The potentially devastating charges are contained in a 780-page work, The Secret Police and Lech Walesa, which has been written by two historians at Poland's Institute for National Remembrance, IPN, a government-backed group that specialises in documenting the Communist era.

The authors, Slawomir Cenckiewicz and Piotr Gontarczyk, claim to have uncovered evidence which they say proves that in the 1970s, before Solidarity was founded, Mr Walesa collaborated with Communist officials under the code name "Bolek". Both historians base their book on information gleaned from the IPN archive, which contains some 54 miles of secret police files covering most of Poland's Communist era.

"There is positive proof that Lech Walesa was registered with the secret police under that code name between 1970 and 1976," Mr Cenckiewicz insisted in an interview yesterday. "We provide clear evidence in our book including registration cards, entries and notes from secret police files and reports from the so-called informant Bolek."

But many claim the charges are a continuation of an anti-Communist witch-hunt which was launched by Lech Kaczynski, the current Polish President, and his twin brother, a former Polish prime minister, before their government was voted out of office last year.

Donald Tusk, the current Polish Prime Minister, has insisted that the accusations against Mr Walesa are politically motivated.
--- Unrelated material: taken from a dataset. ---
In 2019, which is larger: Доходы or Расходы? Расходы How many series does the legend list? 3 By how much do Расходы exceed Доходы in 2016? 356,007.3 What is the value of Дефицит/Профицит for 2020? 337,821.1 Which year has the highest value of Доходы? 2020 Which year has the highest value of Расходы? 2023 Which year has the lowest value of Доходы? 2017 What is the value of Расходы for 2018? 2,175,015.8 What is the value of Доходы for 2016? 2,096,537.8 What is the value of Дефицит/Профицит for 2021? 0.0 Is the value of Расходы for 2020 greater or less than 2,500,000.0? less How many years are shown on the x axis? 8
Former communist officials have also pointed out that secret police files were routinely falsified. And the deputy director of Poland's IPN has insisted that the book is part of the Kaczynski-era witch hunt and should not be published under the IPN's name.
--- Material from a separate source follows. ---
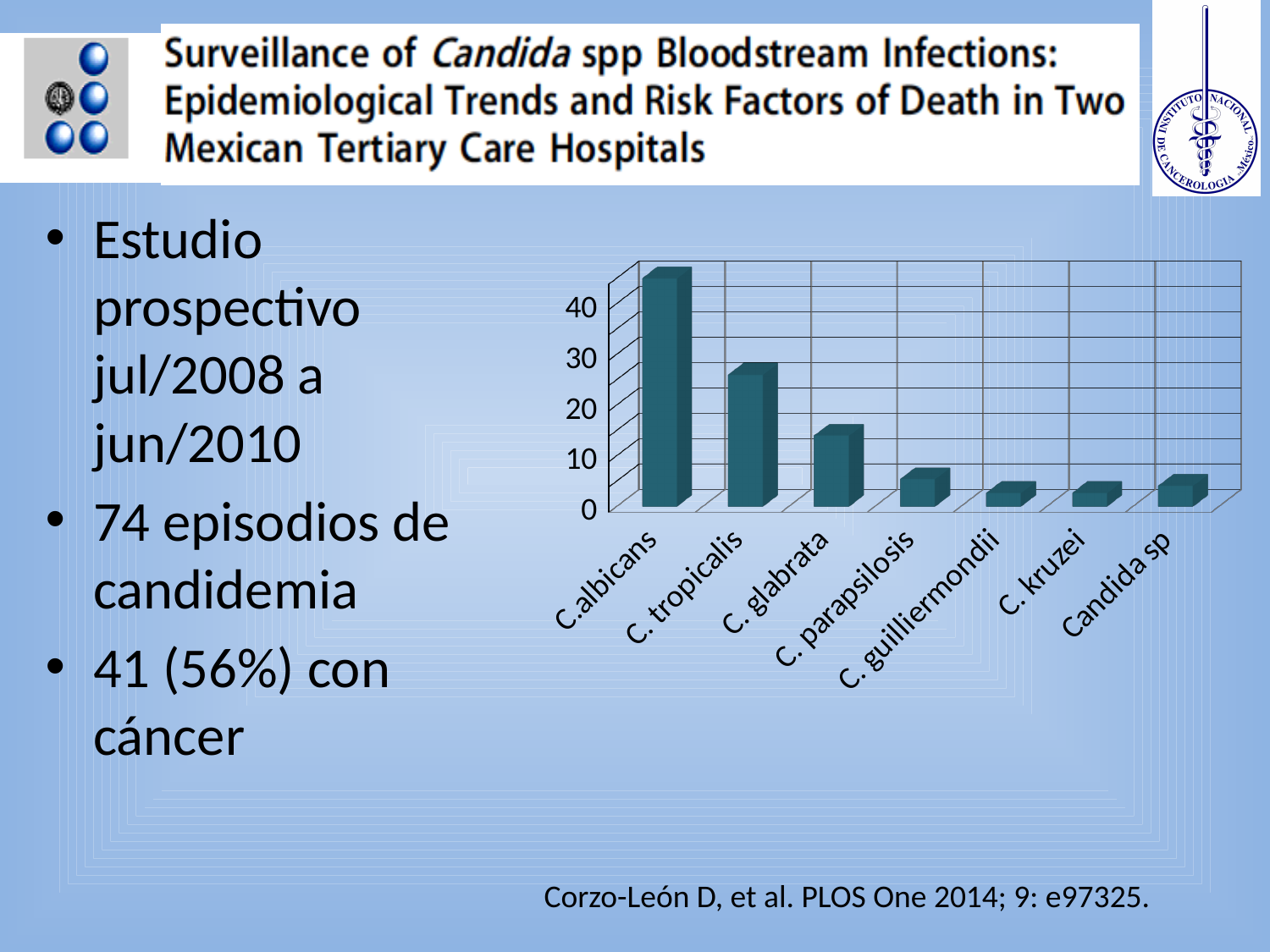
How many Candida categories are plotted on the x axis of the chart? 7 What is the label of the last category on the x axis of the chart? Candida sp Which is larger, the value for C. tropicalis or the value for C. glabrata? C. tropicalis What kind of chart is shown on the slide? bar chart Is the value for C. tropicalis greater or less than 20? greater Is the value for C. tropicalis greater or less than 30? less Which category has the highest bar in the chart? C.albicans Is the value for C.albicans greater or less than 40? greater Which is larger, the value for C.albicans or the value for C. tropicalis? C.albicans What is the highest tick value shown on the vertical axis of the chart? 40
Mr Cenckiewicz claimed that the secret police files had shown that Mr Walesa had written reports and informed on at least 20 people for anti-Communist offences such as listening to Western radio stations. He said some of them had been persecuted by the secret police as a result of the testimony. Similar charges surfaced against Mr Walesa in the early 1990s. The writers note that Mr Walesa was president at that time and they claim that he tried to remove incriminating pages from his secret police file.

Mr Walesa, who resigned from the Solidarity trade union in 2006 in protest at the Kaczynskis' claims, dismissed the accusations in the new book as a "fairy tale". He said he believed communist officials falsified his secret police file after he became Solidarity leader, as part of a campaign to discredit him. "Nothing like that happened," he insisted.